Friday, October 24, 2008

Race: WTF?




















































Lately i've been interested in race and what makes people what race. Well, I dont think race exists at all after a ton of research. I think that race is just what a lot of biologists say it is ; a social construct.










Let's look at what we know of race. When we think race you might think, Black, White, Asian an that's about it. What about... Melanesians, Amerindians, Indians, Australian Aboriginal.






If you look at a Melanesian that person has dark skin colours, approaching those of a black person from the United States but do they really look 'Black' to you? Same thing with Aborigines. Also Indians. They can be as pale as Aishwarya Rai to as dark as a Tamil from Southern India? Why is that? Some say they're 'White'. Thats not true either.
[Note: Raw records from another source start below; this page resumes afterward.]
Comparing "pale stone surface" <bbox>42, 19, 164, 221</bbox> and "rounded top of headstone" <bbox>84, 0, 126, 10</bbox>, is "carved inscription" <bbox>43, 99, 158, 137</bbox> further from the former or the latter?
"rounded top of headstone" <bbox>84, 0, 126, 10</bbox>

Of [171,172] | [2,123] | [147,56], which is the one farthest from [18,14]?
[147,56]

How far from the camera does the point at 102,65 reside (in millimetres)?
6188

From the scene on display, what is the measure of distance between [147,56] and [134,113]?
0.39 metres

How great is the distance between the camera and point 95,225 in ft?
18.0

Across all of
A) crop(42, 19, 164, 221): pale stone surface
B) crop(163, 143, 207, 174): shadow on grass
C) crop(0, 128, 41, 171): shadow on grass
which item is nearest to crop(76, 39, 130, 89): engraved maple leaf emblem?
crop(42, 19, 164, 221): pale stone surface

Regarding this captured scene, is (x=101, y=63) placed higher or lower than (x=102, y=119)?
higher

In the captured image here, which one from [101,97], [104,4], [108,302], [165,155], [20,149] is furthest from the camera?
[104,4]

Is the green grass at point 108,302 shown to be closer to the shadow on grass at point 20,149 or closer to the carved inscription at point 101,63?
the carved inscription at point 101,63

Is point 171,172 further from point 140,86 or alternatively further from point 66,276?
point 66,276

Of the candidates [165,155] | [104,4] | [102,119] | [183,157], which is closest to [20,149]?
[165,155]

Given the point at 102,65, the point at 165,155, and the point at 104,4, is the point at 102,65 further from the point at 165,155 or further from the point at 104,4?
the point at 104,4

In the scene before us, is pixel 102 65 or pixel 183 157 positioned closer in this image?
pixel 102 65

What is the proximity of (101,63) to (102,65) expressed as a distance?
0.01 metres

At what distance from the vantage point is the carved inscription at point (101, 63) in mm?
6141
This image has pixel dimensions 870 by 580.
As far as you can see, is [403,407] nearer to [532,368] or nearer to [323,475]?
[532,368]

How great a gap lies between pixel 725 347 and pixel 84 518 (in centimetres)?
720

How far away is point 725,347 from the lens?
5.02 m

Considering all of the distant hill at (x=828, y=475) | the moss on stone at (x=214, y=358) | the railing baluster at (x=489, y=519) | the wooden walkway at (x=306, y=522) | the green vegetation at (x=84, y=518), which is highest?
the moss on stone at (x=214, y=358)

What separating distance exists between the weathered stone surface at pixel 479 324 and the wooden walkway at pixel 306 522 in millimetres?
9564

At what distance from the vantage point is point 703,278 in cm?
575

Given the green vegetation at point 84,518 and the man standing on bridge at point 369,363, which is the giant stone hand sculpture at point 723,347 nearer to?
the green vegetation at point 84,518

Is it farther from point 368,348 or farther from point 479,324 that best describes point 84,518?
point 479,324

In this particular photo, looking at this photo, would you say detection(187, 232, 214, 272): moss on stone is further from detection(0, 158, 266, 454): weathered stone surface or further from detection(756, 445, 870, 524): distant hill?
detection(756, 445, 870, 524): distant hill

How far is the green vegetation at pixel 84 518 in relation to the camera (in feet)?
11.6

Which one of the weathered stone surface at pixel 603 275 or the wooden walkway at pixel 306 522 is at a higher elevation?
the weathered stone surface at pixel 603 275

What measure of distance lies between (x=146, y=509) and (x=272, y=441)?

Also, if you live in Africa lets say. You'll probably notice some Africans are different from the others. Egyptians dont look like other North Africans sometimes. A Berber wont look like a Fulani and a Fulani won't look like an Igbo. An Igbo won't look like a Tutsi and a Tutsi won't resemble a Baka pygmy and a Baka Pygmy wont look like a Maasai and a Maasai won't look like a Malagasy and Malagasy won't look like a Zulu and a Zulu won't look like a San Bushmen. So much diversity in one continent yet somehow they're all seen as 'Black'. Difficult to understand? I'll help you out.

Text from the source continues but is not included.